Durante la Seconda Guerra Mondiale, Mamie, una prostituta di San Francisco, si imbarca per Honolulu per cambiare vita. Durante il viaggio incontra lo scrittore Jim Blair con il quale instaura una relazione, ma arrivati a destinazione, i due si dividono e lei torna a fare la prostituta. Fino a quando l’aviazione giapponese attacca Pearl Harbour…
Raoul Walsh è stato uno dei grandi del cinema hollywoodiano, ha iniziato la carriera negli anni 10 del Novecento per finirla negli anni 60, attraversando più o meno tutti i generi (dal film piratesco al fantasy, passando per i war movie, i western, i gangster movie, le commedie e i melodrammi) e realizzando diversi capolavori sia nel muto (Il ladro di Bagdad) che nel sonoro (Una pallottola per Roy, Tamburi Lontani). In Femmina ribelle Walsh è alle prese con un convenzionale melodramma femminile, e il risultato è un film minore, seppur con spunti interessanti.
La trama, come già detto, non è particolarmente originale: anche l’ambientazione è derivativa di Da qui all’eternità (grandissimo successo di tre anni precedente), e perfino alcuni personaggi sono poco memorabili, ma quello che colpisce veramente è la figura della protagonista, Mamie. Il personaggio inizialmente venne scritto per Marilyn Monroe, che declinò la proposta, facendo così cadere la scelta sulla prosperosa Jane Russell, star di commedie musicali (tra cui il bellissimo Gli uomini preferiscono le bionde di Howard Hawks). La Russell regala in questa pellicola una delle sue migliori interpretazioni, finalmente in un ruolo drammatico. E, diretta dalla mano sicura di Walsh, disegna un meraviglioso ritratto di donna emancipata e insofferente allo sdegno di un moralismo borghese. Non stupisce che alla 74ma Mostra del cinema di Venezia, in giorni come i nostri dove si sente il bisogno di rimarcare il ruolo emancipato della donna nella società, si sia deciso di riproporre uno dei primi (e più espliciti) film sull’indipendenza della donna. Walsh è sempre stato un regista “virile” di cowboy, soldati e gangster, eppure come gli altri registi “virili” della sua generazione John Ford e Howard Hawks, è riuscito a regalare alcuni tra i più belli e moderni (e soprattutto veri) personaggi femminili del cinema classico.

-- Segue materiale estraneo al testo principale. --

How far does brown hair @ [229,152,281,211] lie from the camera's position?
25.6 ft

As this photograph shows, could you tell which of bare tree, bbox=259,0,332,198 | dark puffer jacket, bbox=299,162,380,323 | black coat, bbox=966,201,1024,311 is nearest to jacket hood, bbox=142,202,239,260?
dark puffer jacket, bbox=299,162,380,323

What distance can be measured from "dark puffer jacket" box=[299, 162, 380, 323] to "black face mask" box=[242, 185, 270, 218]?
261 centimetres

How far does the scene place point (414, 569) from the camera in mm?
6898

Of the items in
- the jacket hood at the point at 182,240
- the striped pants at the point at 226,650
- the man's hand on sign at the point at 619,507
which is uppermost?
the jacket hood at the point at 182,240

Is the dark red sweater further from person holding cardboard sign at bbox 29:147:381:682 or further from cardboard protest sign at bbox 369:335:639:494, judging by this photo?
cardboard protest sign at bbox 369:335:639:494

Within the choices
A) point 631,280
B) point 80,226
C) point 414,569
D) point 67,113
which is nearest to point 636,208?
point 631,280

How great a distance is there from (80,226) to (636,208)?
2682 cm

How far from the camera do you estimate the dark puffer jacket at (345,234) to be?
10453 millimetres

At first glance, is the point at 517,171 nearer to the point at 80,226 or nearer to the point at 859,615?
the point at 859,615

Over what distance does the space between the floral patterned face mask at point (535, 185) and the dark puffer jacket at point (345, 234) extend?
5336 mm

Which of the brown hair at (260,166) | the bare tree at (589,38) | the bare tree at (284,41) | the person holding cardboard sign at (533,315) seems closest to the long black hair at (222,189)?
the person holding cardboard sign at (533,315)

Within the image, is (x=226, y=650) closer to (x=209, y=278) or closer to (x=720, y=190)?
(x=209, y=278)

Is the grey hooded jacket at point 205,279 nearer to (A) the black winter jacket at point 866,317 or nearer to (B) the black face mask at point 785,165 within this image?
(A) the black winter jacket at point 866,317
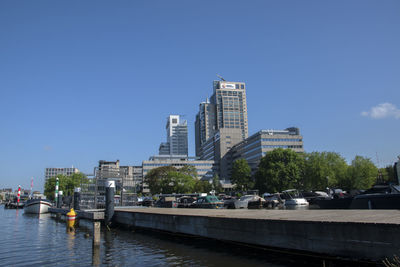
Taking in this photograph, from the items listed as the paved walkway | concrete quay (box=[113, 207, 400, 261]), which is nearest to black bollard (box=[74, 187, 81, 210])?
concrete quay (box=[113, 207, 400, 261])

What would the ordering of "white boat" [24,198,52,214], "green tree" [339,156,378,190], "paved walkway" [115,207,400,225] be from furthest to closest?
1. "green tree" [339,156,378,190]
2. "white boat" [24,198,52,214]
3. "paved walkway" [115,207,400,225]

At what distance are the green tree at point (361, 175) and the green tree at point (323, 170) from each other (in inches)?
64.7

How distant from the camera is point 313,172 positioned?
246 feet

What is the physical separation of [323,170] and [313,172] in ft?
8.31

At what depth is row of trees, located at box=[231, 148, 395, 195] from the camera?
72.8m

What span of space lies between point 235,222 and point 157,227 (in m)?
8.05

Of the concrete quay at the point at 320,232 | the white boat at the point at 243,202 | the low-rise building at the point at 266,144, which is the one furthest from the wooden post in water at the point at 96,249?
the low-rise building at the point at 266,144

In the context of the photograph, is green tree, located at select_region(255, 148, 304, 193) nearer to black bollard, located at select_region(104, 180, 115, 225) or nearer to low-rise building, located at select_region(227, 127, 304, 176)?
low-rise building, located at select_region(227, 127, 304, 176)

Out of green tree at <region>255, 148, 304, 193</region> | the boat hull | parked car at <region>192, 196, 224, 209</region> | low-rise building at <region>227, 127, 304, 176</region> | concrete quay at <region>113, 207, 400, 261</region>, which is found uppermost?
low-rise building at <region>227, 127, 304, 176</region>

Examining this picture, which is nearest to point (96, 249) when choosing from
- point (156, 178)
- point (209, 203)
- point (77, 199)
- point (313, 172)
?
point (77, 199)

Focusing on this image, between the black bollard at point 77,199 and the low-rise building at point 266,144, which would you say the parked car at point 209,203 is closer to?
the black bollard at point 77,199

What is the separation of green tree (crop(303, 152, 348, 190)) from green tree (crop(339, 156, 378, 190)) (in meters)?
1.64

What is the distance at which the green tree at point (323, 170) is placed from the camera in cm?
7350

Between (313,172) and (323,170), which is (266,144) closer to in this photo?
(313,172)
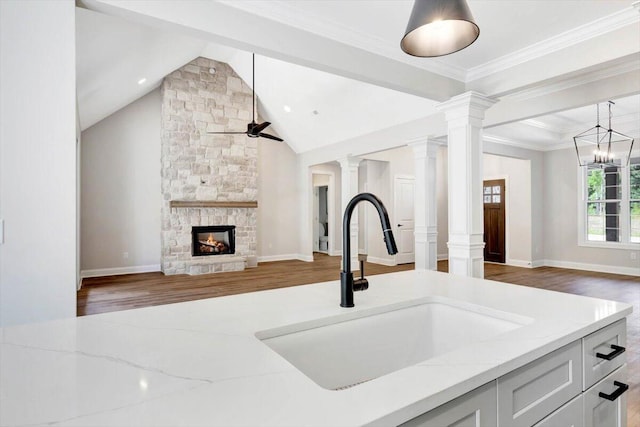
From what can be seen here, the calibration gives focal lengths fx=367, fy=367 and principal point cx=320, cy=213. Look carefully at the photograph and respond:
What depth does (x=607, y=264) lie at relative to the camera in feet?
23.5

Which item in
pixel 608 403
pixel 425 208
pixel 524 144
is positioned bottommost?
pixel 608 403

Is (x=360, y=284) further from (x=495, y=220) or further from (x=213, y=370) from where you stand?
(x=495, y=220)

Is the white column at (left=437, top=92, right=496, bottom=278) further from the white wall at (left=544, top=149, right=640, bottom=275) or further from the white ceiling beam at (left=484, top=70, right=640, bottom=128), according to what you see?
the white wall at (left=544, top=149, right=640, bottom=275)

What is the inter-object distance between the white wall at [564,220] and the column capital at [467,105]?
5.31m

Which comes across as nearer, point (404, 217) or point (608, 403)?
point (608, 403)

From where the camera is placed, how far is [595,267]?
7312 mm

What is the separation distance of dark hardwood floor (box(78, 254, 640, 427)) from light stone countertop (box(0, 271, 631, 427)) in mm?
3490

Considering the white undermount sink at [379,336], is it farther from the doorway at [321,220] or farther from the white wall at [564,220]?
the doorway at [321,220]

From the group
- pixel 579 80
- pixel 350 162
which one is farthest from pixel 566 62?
pixel 350 162

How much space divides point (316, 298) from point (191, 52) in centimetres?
614

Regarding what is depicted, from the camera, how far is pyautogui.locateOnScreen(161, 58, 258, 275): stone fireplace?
276 inches

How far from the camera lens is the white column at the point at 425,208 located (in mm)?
5762

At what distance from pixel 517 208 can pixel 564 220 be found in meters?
0.92

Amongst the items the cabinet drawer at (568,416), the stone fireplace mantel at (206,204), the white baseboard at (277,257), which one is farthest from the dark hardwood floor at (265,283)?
the cabinet drawer at (568,416)
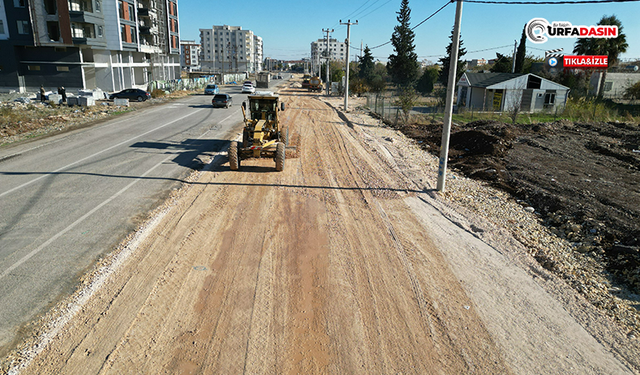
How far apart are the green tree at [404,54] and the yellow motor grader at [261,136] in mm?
64806

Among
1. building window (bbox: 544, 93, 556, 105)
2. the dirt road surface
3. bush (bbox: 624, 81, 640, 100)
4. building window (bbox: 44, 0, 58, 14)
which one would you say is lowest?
the dirt road surface

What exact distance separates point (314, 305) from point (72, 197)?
886cm

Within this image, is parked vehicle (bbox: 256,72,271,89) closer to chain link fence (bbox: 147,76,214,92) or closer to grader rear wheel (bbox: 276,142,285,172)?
chain link fence (bbox: 147,76,214,92)

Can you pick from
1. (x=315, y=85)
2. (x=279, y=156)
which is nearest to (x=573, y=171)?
(x=279, y=156)

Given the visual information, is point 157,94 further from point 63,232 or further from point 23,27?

Infatti anche in questo Femmina ribelle il regista non si limita a creare un personaggio che sia semplicemente l’insegna un po’ retorica di una battaglia per ottenere la propria indipendenza sociale, ma mostra come la tanto sospirata emancipazione alla fine si rivela malinconica se non è “per qualcuno”, in virtù di un rapporto con un altro. Così, nel meraviglioso finale, la ribelle Mamie si trova in mano l’indipendenza, rinunciando a tutti, e si riscopre triste e sola. Una storia (pur con tutti i suoi limiti) tanto veramente progressista da essere “all’antica”, raccontata da un regista “all’antica” con il suo stile secco e schietto e con un vigore e una potenza che solo il migliore cinema classico riusciva a raggiungere.